KENDALL, GEORGE WILKINS. 1809-1867.
The War Between the United States and Mexico Illustrated. Embracing Pictorial Drawings of All the Principal Conflicts by Carl Nebel ... With a Description of Each Battle. New York & Philadelphia: Appleton, 1851.
Large folio (570 x 420 mm). iv, 52 pp. Engraved "Map of the Operations of the American Army in the Valley of Mexico in August and September 1847" by Erhard-Schieble von Furstenberg. Original wrappers. Plus 12 fine hand-colored lithographed plates by Bayot after Carl Nebel, heightened with gum arabic, mounted on modern archival cards. Housed together in original red half-sheep gilt-lettered portfolio. Text booklet with some foxing, light insect wear to wrappers; plates with occasional very light fox-marks visible along edges or in sky; portfolio scuffed and stained but generally sound.

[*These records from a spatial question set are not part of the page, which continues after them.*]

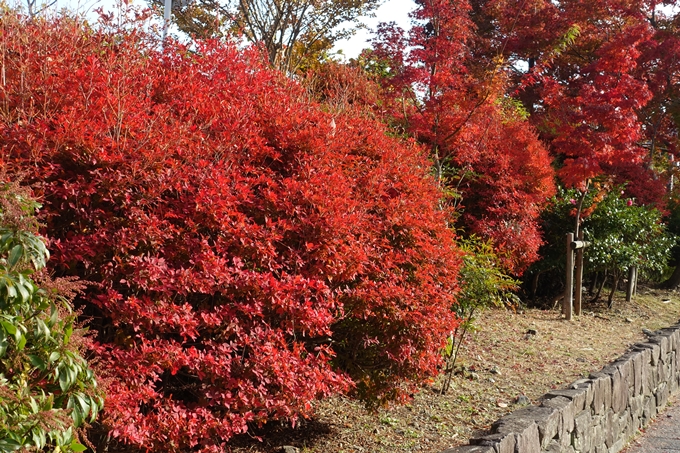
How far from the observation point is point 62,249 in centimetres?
336

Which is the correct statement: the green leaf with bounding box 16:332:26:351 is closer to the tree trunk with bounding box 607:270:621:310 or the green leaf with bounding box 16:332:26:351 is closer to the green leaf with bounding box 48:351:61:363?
the green leaf with bounding box 48:351:61:363

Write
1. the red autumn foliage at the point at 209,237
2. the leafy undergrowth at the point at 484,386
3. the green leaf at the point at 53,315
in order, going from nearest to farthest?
the green leaf at the point at 53,315, the red autumn foliage at the point at 209,237, the leafy undergrowth at the point at 484,386

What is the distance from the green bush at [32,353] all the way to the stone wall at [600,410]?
7.36ft

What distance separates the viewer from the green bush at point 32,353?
2.39 metres

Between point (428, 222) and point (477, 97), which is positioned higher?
point (477, 97)

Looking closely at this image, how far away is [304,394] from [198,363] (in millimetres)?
635

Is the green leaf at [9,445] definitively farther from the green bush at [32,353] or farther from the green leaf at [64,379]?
the green leaf at [64,379]

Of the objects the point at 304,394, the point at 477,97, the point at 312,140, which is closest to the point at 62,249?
the point at 304,394

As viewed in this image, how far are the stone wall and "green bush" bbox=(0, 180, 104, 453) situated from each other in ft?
7.36

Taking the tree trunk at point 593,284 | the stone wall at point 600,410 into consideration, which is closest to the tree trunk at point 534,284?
the tree trunk at point 593,284

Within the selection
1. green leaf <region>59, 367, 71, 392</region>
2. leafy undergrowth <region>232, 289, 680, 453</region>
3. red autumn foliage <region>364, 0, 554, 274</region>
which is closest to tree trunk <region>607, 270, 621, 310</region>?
leafy undergrowth <region>232, 289, 680, 453</region>

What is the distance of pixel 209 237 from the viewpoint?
3811 millimetres

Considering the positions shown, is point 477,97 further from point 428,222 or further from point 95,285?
point 95,285

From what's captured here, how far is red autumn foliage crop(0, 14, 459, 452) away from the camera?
136 inches
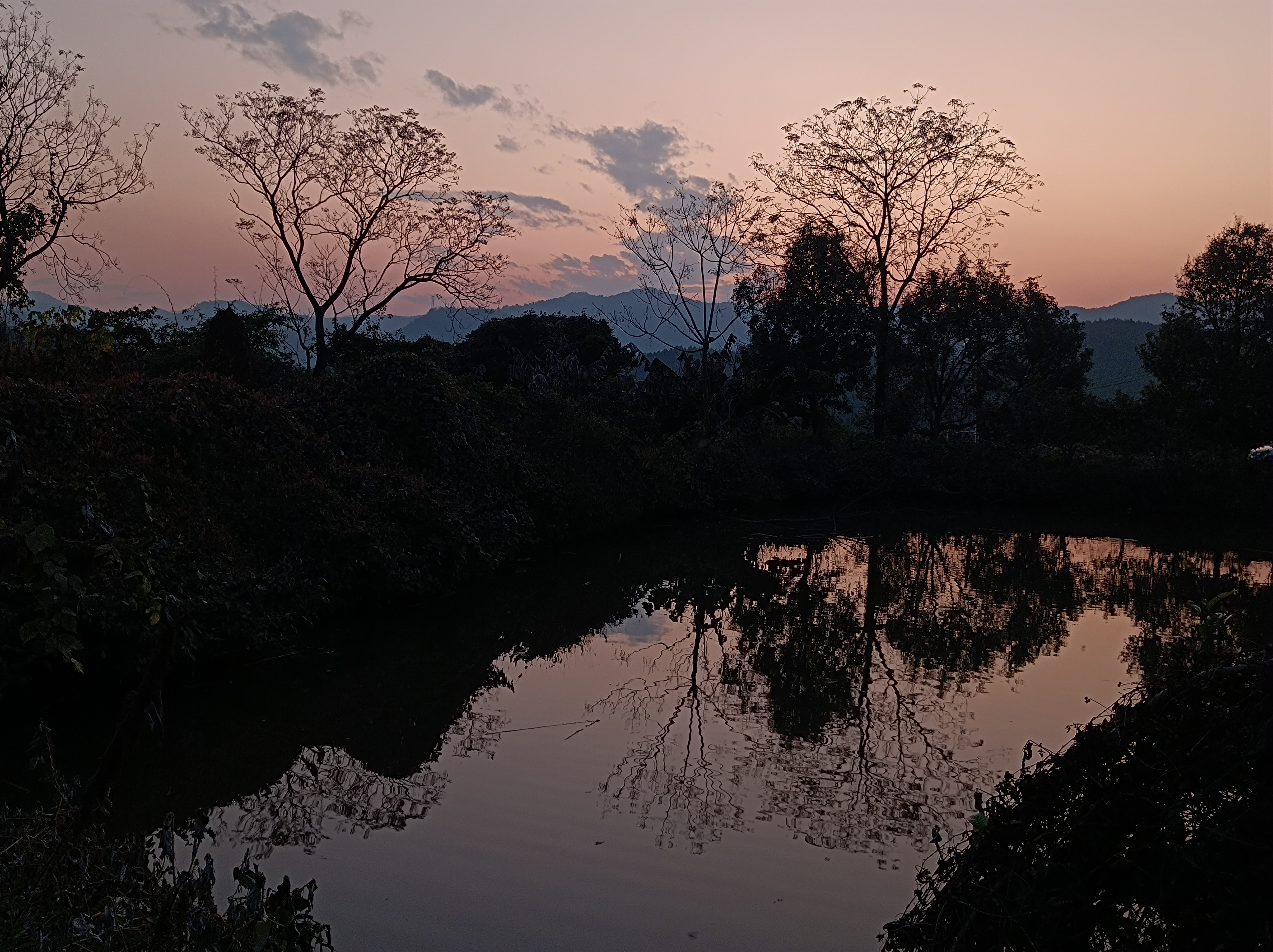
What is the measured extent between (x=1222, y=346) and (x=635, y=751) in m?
27.9

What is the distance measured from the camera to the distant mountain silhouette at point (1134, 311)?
78188mm

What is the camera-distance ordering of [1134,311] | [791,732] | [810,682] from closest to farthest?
[791,732], [810,682], [1134,311]

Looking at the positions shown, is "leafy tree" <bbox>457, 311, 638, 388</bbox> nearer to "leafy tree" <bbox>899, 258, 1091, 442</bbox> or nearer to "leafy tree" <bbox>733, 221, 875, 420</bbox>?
"leafy tree" <bbox>733, 221, 875, 420</bbox>

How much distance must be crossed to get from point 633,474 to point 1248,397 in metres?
17.9

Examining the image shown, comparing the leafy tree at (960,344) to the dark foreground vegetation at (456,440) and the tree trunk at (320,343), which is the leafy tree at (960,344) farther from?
the tree trunk at (320,343)

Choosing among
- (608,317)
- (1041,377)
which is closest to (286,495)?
(608,317)

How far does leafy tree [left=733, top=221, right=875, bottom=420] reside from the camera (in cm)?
2906

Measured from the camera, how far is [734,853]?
5645 millimetres

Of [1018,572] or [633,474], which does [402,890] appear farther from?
[633,474]

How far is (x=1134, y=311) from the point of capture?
89.1 meters

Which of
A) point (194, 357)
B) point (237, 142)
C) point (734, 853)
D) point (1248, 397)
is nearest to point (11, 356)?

FIRST EDITION OF THE BEST PICTORIAL RECORD OF THE WAR WITH MEXICO. A reporter for the New Orleans Picayune, Kendall embedded himself with the US army, "rode with the rangers, witnessed most of Taylor's battles, and himself captured a cavalry flag ... He attached himself as a voluntary aide to the staff of General Worth and saw nearly all the fighting from Vera Cruz to Chapultepec. He was mentioned in dispatches and was wounded in the knee in the storming of the last fortress" (DAB). Bennett p 65 ("these seem ... the very best American battle scenes in existence"); Howes K76 ("b," "The fine plates by Carl Nebel were produced at Paris, the text printed at New Orleans, the book bound and sold by Appleton in New York"); Sabin 37362.